■ **Direction**
Copy all of the items below word for word, leaving out the pictures.

■ **Stored records**
============================================================
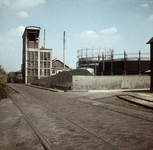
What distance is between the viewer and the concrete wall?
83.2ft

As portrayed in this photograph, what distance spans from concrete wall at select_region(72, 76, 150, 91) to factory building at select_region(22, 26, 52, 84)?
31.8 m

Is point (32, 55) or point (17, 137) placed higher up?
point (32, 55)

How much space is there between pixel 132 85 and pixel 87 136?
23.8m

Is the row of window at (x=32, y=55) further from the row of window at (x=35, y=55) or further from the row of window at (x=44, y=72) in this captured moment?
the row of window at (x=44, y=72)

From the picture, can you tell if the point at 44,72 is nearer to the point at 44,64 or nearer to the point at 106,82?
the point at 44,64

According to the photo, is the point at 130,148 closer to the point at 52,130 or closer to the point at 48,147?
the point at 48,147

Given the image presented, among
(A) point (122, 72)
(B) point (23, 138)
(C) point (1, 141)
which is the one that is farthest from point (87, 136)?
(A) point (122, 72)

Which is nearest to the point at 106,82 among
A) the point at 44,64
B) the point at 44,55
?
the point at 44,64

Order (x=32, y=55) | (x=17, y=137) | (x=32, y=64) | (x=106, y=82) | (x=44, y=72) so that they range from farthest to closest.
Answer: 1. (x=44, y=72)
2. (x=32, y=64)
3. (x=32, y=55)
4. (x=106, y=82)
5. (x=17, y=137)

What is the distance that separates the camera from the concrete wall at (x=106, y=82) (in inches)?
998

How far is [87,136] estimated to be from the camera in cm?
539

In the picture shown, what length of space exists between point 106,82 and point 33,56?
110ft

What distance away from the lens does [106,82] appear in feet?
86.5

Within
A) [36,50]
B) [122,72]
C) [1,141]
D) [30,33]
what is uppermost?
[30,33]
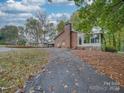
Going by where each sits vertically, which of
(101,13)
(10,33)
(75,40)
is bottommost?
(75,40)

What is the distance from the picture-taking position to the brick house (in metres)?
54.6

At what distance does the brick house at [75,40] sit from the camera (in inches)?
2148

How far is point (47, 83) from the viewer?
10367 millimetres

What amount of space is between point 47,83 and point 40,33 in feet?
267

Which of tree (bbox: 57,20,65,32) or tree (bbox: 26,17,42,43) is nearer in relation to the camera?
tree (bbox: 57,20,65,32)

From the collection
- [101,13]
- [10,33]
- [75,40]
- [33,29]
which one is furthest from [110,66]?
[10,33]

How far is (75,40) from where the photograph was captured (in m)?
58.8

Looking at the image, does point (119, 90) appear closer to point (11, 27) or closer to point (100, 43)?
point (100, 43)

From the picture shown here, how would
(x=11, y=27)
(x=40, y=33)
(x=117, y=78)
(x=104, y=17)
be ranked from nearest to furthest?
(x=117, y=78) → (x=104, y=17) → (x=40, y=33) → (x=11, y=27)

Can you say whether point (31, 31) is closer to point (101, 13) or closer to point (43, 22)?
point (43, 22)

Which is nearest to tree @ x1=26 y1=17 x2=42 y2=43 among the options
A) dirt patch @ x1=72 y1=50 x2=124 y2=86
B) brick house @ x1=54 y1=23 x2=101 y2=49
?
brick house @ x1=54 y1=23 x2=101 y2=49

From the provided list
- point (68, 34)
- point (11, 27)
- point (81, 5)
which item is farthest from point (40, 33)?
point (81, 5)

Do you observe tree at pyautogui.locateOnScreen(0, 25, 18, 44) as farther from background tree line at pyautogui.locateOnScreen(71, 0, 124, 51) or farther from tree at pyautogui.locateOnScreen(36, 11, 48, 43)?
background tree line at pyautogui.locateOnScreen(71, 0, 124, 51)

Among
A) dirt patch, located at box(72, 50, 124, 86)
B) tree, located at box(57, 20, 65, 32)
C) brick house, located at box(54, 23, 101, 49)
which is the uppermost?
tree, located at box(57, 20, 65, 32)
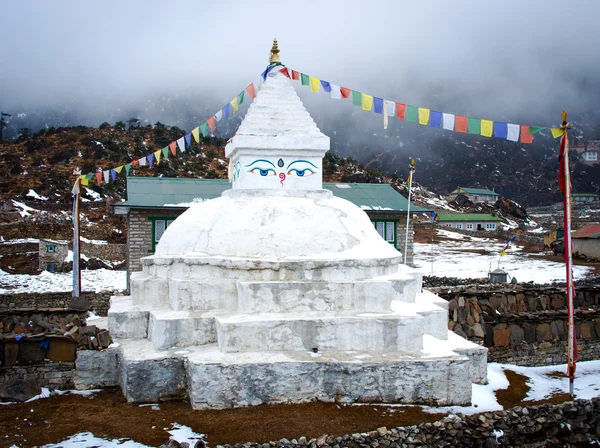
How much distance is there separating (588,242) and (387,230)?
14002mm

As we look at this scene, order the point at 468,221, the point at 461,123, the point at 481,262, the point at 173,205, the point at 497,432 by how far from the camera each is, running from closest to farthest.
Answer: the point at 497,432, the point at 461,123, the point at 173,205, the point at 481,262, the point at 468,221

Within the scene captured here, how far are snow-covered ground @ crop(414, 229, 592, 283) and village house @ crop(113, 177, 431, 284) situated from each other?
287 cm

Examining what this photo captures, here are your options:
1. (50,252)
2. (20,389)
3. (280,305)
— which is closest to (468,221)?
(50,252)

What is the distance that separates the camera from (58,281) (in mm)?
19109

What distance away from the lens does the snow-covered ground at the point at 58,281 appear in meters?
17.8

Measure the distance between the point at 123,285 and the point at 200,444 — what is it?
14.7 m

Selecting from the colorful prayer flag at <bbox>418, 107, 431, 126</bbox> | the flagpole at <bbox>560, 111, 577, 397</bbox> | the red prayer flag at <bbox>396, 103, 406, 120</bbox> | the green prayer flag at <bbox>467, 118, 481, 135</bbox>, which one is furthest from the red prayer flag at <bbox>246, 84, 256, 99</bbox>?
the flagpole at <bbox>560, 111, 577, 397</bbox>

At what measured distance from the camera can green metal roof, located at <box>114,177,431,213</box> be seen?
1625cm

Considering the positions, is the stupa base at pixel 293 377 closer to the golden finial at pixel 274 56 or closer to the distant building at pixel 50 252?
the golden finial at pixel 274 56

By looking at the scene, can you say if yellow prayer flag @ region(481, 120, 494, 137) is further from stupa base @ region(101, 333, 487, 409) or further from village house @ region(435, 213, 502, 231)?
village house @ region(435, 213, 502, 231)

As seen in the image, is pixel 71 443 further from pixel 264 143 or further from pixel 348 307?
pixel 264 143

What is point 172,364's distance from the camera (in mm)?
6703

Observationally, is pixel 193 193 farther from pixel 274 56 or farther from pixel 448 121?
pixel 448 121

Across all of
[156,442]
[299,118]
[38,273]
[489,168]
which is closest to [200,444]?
============================================================
■ **Output of the exercise**
What distance is between the viewer and the concrete wall?
83.2ft

As portrayed in this photograph, what distance spans from concrete wall at select_region(72, 76, 150, 91) to factory building at select_region(22, 26, 52, 84)?
31.8 m

Is point (32, 55) or point (17, 137) placed higher up?
point (32, 55)

How much space is there between pixel 132 85 and pixel 87 136?
23.8m

Is the row of window at (x=32, y=55) further from the row of window at (x=35, y=55) or further from the row of window at (x=44, y=72) in this captured moment?
the row of window at (x=44, y=72)

From the picture, can you tell if the point at 44,72 is nearer to the point at 44,64 or nearer to the point at 106,82?
the point at 44,64

According to the photo, is the point at 130,148 closer to the point at 52,130 or closer to the point at 48,147?
the point at 48,147

Given the image presented, among
(A) point (122, 72)
(B) point (23, 138)
(C) point (1, 141)
which is the one that is farthest from point (87, 136)?
(A) point (122, 72)

Which is nearest to the point at 106,82 among
A) the point at 44,64
B) the point at 44,55
?
the point at 44,64

Order (x=32, y=55) | (x=17, y=137) | (x=32, y=64) | (x=106, y=82) | (x=44, y=72) so that they range from farthest to closest.
Answer: 1. (x=44, y=72)
2. (x=32, y=64)
3. (x=32, y=55)
4. (x=106, y=82)
5. (x=17, y=137)

What is the distance that separates the camera from the concrete wall at (x=106, y=82) (in inches)?
998

How far is [87,136] estimated to be from the camera in cm?
539

In the picture shown, what length of space exists between point 106,82 and point 33,56?
110ft

What distance away from the lens does [106,82] appear in feet?
86.5

Within
A) [36,50]
B) [122,72]
C) [1,141]
D) [30,33]
what is uppermost?
[30,33]
Going by where each sits vertically, which of
(101,13)
(10,33)
(75,40)
is bottommost?
(75,40)

What is the distance from the picture-taking position to the brick house (in metres)?
54.6

At what distance does the brick house at [75,40] sit from the camera (in inches)?
2148

How far is point (47, 83) from the viewer?
10367 millimetres

What amount of space is between point 47,83 and point 40,33 in feet?
267

Which of tree (bbox: 57,20,65,32) or tree (bbox: 26,17,42,43) is nearer in relation to the camera?
tree (bbox: 57,20,65,32)

From the collection
- [101,13]
- [10,33]
- [75,40]
- [33,29]
which one is furthest from [110,66]?
[10,33]

How far is (75,40) from where the photograph was captured (in m)?
58.8

Looking at the image, does point (119, 90) appear closer to point (11, 27) or closer to point (100, 43)?
point (100, 43)

From the picture shown here, how would
(x=11, y=27)
(x=40, y=33)
(x=117, y=78)
(x=104, y=17)
be ranked from nearest to furthest?
(x=117, y=78) → (x=104, y=17) → (x=40, y=33) → (x=11, y=27)

Can you say whether point (31, 31) is closer to point (101, 13) or closer to point (43, 22)?
point (43, 22)

Which is nearest to tree @ x1=26 y1=17 x2=42 y2=43 among the options
A) dirt patch @ x1=72 y1=50 x2=124 y2=86
B) brick house @ x1=54 y1=23 x2=101 y2=49
?
brick house @ x1=54 y1=23 x2=101 y2=49

From the provided list
- point (68, 34)
- point (11, 27)
- point (81, 5)
which item is farthest from point (40, 33)?
point (81, 5)

Do you observe tree at pyautogui.locateOnScreen(0, 25, 18, 44) as farther from background tree line at pyautogui.locateOnScreen(71, 0, 124, 51) or farther from tree at pyautogui.locateOnScreen(36, 11, 48, 43)?
background tree line at pyautogui.locateOnScreen(71, 0, 124, 51)

Among
A) dirt patch, located at box(72, 50, 124, 86)
B) tree, located at box(57, 20, 65, 32)
C) brick house, located at box(54, 23, 101, 49)
which is the uppermost?
tree, located at box(57, 20, 65, 32)
How much distance is there separating (588,242) and (387,230)?
14002mm

As we look at this scene, order the point at 468,221, the point at 461,123, the point at 481,262, the point at 173,205, the point at 497,432 by how far from the camera each is, running from closest to farthest.
Answer: the point at 497,432, the point at 461,123, the point at 173,205, the point at 481,262, the point at 468,221

Within the scene captured here, how far are snow-covered ground @ crop(414, 229, 592, 283) and village house @ crop(113, 177, 431, 284) situated from each other?
287 cm

Examining what this photo captures, here are your options:
1. (50,252)
2. (20,389)
3. (280,305)
— which is closest to (468,221)?
(50,252)

What is the distance that separates the camera from (58,281) (in mm)?
19109

What distance away from the lens does the snow-covered ground at the point at 58,281 appear in meters?
17.8

Measure the distance between the point at 123,285 and the point at 200,444 — what is it?
14.7 m

Selecting from the colorful prayer flag at <bbox>418, 107, 431, 126</bbox> | the flagpole at <bbox>560, 111, 577, 397</bbox> | the red prayer flag at <bbox>396, 103, 406, 120</bbox> | the green prayer flag at <bbox>467, 118, 481, 135</bbox>, which one is furthest from the red prayer flag at <bbox>246, 84, 256, 99</bbox>?
the flagpole at <bbox>560, 111, 577, 397</bbox>

At what measured distance from the camera can green metal roof, located at <box>114,177,431,213</box> be seen?
1625cm

Considering the positions, is the stupa base at pixel 293 377 closer to the golden finial at pixel 274 56 or closer to the distant building at pixel 50 252?
the golden finial at pixel 274 56

By looking at the scene, can you say if yellow prayer flag @ region(481, 120, 494, 137) is further from stupa base @ region(101, 333, 487, 409) or further from village house @ region(435, 213, 502, 231)?
village house @ region(435, 213, 502, 231)

As seen in the image, is pixel 71 443 further from pixel 264 143 or further from pixel 348 307?
pixel 264 143

What is point 172,364's distance from the camera (in mm)?
6703

Observationally, is pixel 193 193 farther from pixel 274 56 or farther from pixel 448 121?
pixel 448 121

Across all of
[156,442]
[299,118]
[38,273]
[489,168]
which is closest to [200,444]?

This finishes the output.